I believe Kyle Lewis will not only return from injury in 2022, but will also be a major part of the Mariners’ success.
If there’s one thing we know for certain about Kyle Lewis, it’s that he isn’t a quitter. Multiple significant injuries and surgeries have been enough to end several players’ careers, but Lewis isn’t anywhere close to stepping away from the game; he recently posted a video of himself to Instagram taking full-speed swings in the batting cage and has been taking live batting practice from recovering pitcher Chris Archer this offseason.
Lewis is a tremendous athlete, and fortunately, the repeat injury on his knee is his meniscus, not his ACL. With this in mind, after a first ACL tear, an athlete becomes 6x more likely to tear the same ACL again. So, it will be important for the Mariners to maximize Lewis’s production while limiting his exposure to potential injury.

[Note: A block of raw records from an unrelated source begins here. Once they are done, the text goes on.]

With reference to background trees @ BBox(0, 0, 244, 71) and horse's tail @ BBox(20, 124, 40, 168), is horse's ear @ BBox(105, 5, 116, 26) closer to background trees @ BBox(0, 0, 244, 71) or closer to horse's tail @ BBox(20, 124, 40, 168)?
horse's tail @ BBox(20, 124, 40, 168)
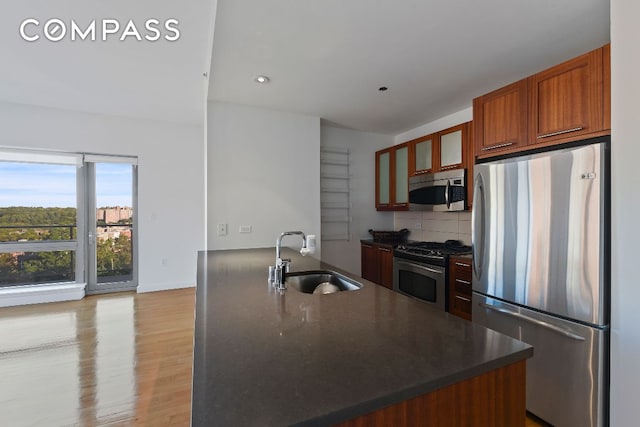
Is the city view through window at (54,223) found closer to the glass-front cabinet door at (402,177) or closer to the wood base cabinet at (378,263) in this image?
the wood base cabinet at (378,263)


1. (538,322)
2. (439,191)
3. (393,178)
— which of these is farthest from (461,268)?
(393,178)

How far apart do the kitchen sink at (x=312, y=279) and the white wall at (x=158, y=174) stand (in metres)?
3.42

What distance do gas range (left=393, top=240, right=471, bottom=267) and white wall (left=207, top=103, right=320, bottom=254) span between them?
100 centimetres

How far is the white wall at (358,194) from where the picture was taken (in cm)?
405

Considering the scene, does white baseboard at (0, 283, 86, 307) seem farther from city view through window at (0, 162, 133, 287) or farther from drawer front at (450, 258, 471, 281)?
drawer front at (450, 258, 471, 281)

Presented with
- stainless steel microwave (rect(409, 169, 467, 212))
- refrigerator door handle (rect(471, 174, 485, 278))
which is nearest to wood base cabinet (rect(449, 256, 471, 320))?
refrigerator door handle (rect(471, 174, 485, 278))

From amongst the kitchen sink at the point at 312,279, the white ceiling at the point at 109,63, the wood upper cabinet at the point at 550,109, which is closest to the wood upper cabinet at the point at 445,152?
the wood upper cabinet at the point at 550,109

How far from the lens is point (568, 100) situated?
1756 mm

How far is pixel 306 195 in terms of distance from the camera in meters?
3.37

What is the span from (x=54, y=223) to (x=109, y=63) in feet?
9.42

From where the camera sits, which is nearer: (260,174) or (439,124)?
(260,174)

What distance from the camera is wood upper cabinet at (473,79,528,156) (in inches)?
80.0

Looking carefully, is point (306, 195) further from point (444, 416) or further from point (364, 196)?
point (444, 416)

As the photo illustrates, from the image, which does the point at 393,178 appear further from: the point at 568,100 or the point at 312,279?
the point at 312,279
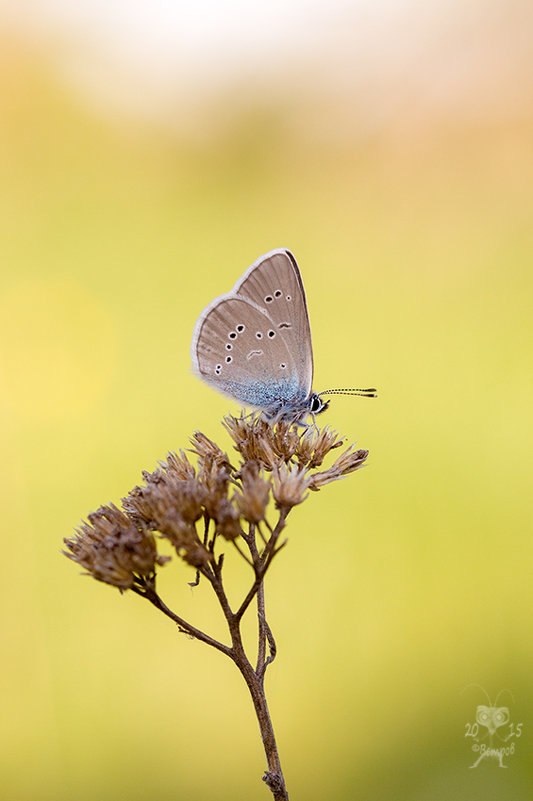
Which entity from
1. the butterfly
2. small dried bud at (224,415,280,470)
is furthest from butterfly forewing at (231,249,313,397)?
small dried bud at (224,415,280,470)

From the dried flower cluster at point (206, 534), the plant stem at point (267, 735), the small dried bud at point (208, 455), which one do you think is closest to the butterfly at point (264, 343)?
the small dried bud at point (208, 455)

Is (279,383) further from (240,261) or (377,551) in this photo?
(240,261)

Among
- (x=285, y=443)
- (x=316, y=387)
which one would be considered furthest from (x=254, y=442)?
(x=316, y=387)

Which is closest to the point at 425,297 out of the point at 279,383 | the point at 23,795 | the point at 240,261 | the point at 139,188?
the point at 240,261

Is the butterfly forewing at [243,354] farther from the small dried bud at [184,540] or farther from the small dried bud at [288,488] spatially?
the small dried bud at [184,540]

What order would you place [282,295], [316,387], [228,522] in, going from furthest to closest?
1. [316,387]
2. [282,295]
3. [228,522]

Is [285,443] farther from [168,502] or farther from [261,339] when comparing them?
[261,339]

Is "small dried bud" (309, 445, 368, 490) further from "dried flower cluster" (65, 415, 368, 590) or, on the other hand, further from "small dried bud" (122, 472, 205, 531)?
"small dried bud" (122, 472, 205, 531)
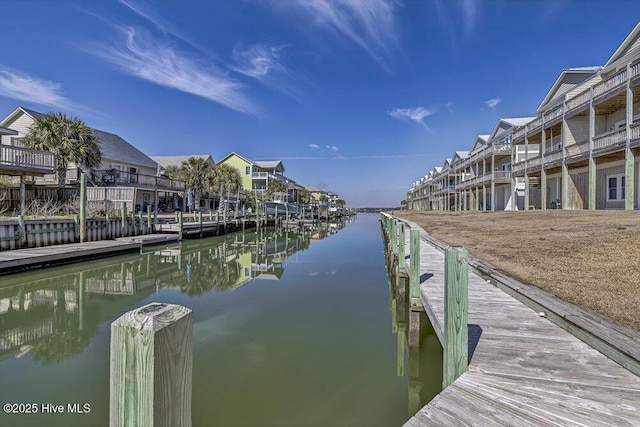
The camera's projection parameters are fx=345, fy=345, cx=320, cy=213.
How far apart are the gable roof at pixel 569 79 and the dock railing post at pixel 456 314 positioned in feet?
101

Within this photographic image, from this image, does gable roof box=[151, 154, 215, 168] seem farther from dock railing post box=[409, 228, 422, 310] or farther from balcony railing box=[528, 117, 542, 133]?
dock railing post box=[409, 228, 422, 310]

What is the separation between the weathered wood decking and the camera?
2.81 metres

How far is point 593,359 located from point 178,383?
4371mm

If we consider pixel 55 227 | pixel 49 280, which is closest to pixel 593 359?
pixel 49 280

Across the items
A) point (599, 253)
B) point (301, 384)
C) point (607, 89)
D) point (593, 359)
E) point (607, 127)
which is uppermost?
point (607, 89)

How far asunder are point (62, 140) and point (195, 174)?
1835 centimetres

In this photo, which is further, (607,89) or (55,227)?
(607,89)

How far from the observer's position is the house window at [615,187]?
21.5 m

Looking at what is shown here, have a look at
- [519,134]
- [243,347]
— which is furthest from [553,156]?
[243,347]

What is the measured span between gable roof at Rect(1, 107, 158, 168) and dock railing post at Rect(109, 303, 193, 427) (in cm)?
3768

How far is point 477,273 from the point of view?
834cm

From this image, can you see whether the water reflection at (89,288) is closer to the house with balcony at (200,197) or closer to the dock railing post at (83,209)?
the dock railing post at (83,209)

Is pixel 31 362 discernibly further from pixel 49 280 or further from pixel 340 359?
pixel 49 280

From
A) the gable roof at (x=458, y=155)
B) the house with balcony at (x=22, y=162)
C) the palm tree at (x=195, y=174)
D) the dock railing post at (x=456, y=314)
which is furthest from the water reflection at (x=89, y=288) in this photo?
the gable roof at (x=458, y=155)
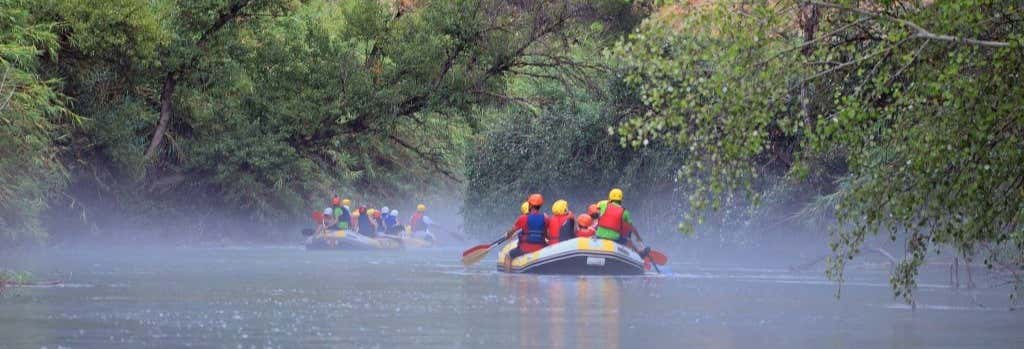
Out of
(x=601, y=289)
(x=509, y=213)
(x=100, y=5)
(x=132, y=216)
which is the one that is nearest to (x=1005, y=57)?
(x=601, y=289)

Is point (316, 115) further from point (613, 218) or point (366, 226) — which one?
point (613, 218)

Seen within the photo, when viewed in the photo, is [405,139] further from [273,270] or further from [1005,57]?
[1005,57]

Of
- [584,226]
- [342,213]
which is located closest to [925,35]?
[584,226]

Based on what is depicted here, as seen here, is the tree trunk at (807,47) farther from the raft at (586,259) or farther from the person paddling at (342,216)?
the person paddling at (342,216)

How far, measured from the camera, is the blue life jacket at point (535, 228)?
28.7 meters

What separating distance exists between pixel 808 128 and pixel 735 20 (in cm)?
91

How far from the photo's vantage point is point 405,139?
48094 millimetres

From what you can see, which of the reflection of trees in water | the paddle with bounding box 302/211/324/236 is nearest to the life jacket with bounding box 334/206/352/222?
the paddle with bounding box 302/211/324/236

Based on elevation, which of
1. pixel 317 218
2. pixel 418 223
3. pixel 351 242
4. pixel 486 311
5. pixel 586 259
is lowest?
pixel 486 311

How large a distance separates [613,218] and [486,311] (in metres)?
10.4

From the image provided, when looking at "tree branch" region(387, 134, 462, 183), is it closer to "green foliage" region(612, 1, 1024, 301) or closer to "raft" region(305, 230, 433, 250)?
"raft" region(305, 230, 433, 250)

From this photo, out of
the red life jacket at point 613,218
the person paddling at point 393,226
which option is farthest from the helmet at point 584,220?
the person paddling at point 393,226

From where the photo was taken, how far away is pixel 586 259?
27312mm

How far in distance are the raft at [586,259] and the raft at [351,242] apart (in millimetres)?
16092
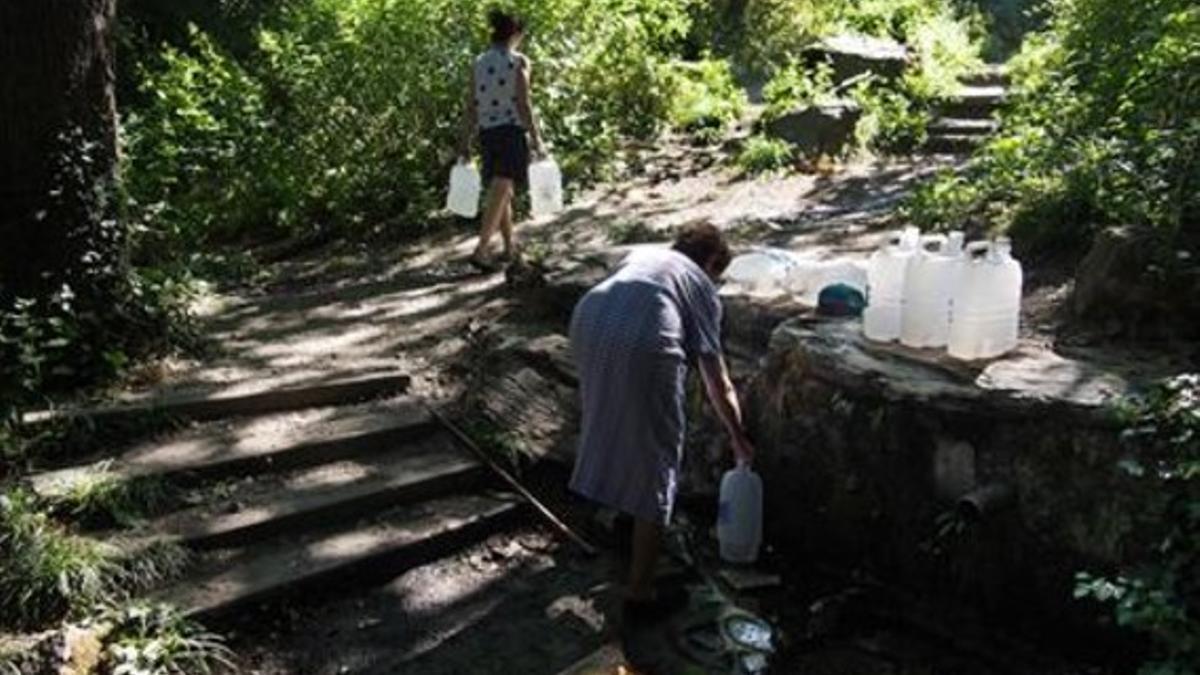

I don’t believe Seattle should let Kyle Lewis play another single inning in center field; Lewis plays with tenacity, and forcing him to play a position at anything less than 100% would be a disservice to him and the team. If the Mariners are diligent and limit him to consistent starts as a DH, and maybe a few starts in right field to spell Mitch Haniger, there’s nothing stopping him from re-establishing his presence as a force in the middle of the Mariners’ lineup next season.